►

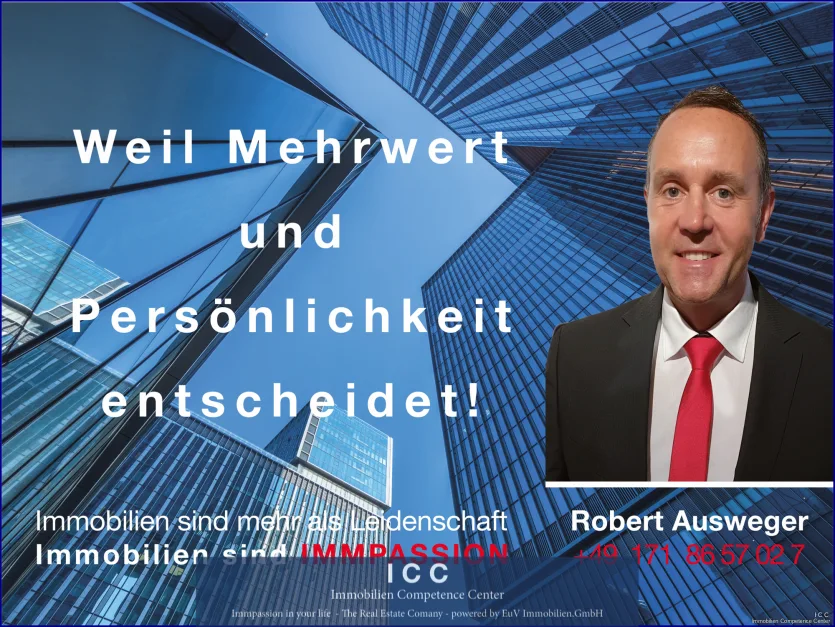 Grundstück in Rottal-Inn, Germany 499m², Nr. 174333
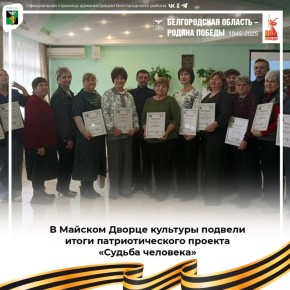 � ������� ������ �������� ������� ����� ��������������� ������� ������� ��������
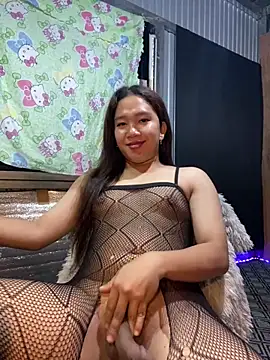 slut clio online show from April 14, 2026, 10:54 am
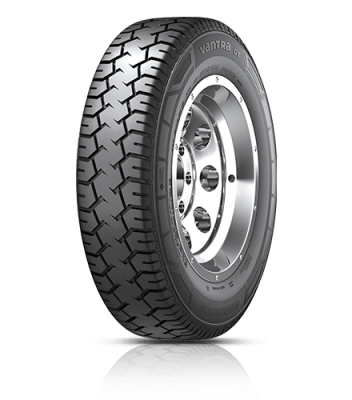 Lốp Hankook 5.50R13 Vantra DT DU05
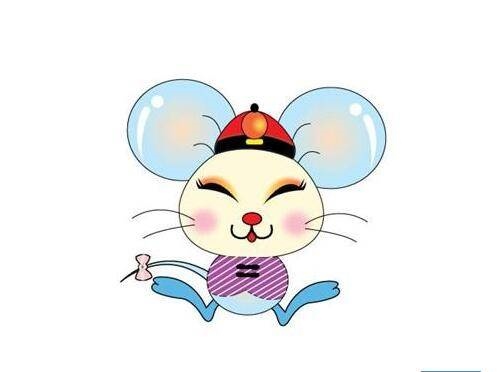 4年属鼠37岁以后事业运，1984年属鼠的37岁有一劫"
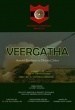 Veergatha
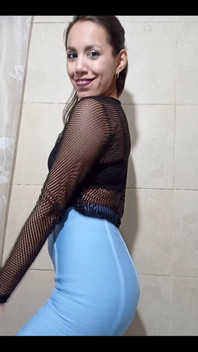 Good Day, Good Afternoon 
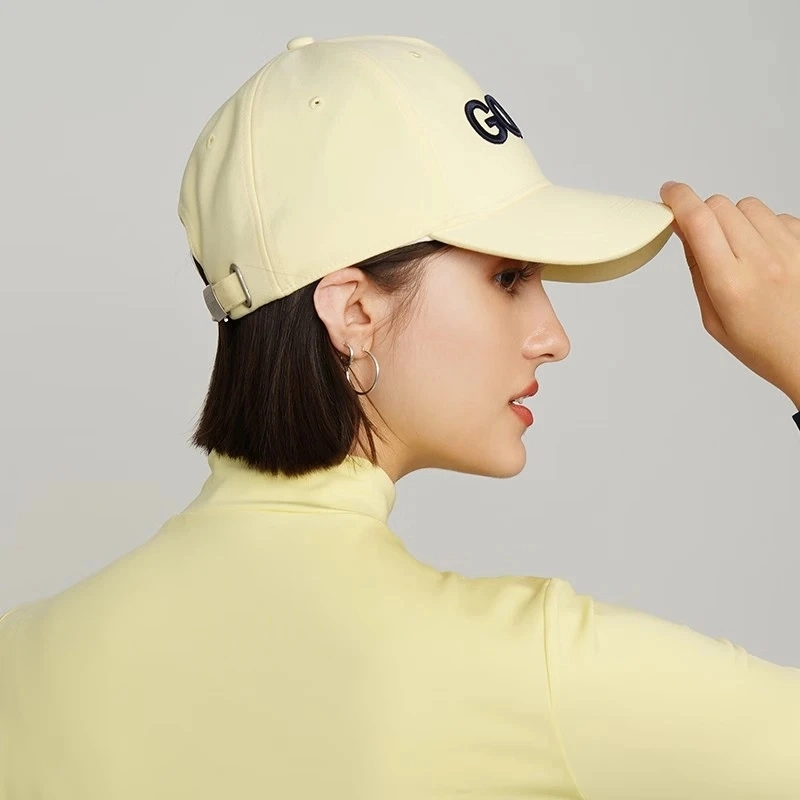RYDER CUP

◄

** What is being asked **
What is needed is a word-for-word transcription of all the entries, with the pictures dropped.

** Solution to this problem **
 Grundstück in Rottal-Inn, Germany 499m², Nr. 174333
 � ������� ������ �������� ������� ����� ��������������� ������� ������� ��������
 slut clio online show from April 14, 2026, 10:54 am
 Lốp Hankook 5.50R13 Vantra DT DU05
 4年属鼠37岁以后事业运，1984年属鼠的37岁有一劫"
 Veergatha
 Good Day, Good Afternoon 
RYDER CUP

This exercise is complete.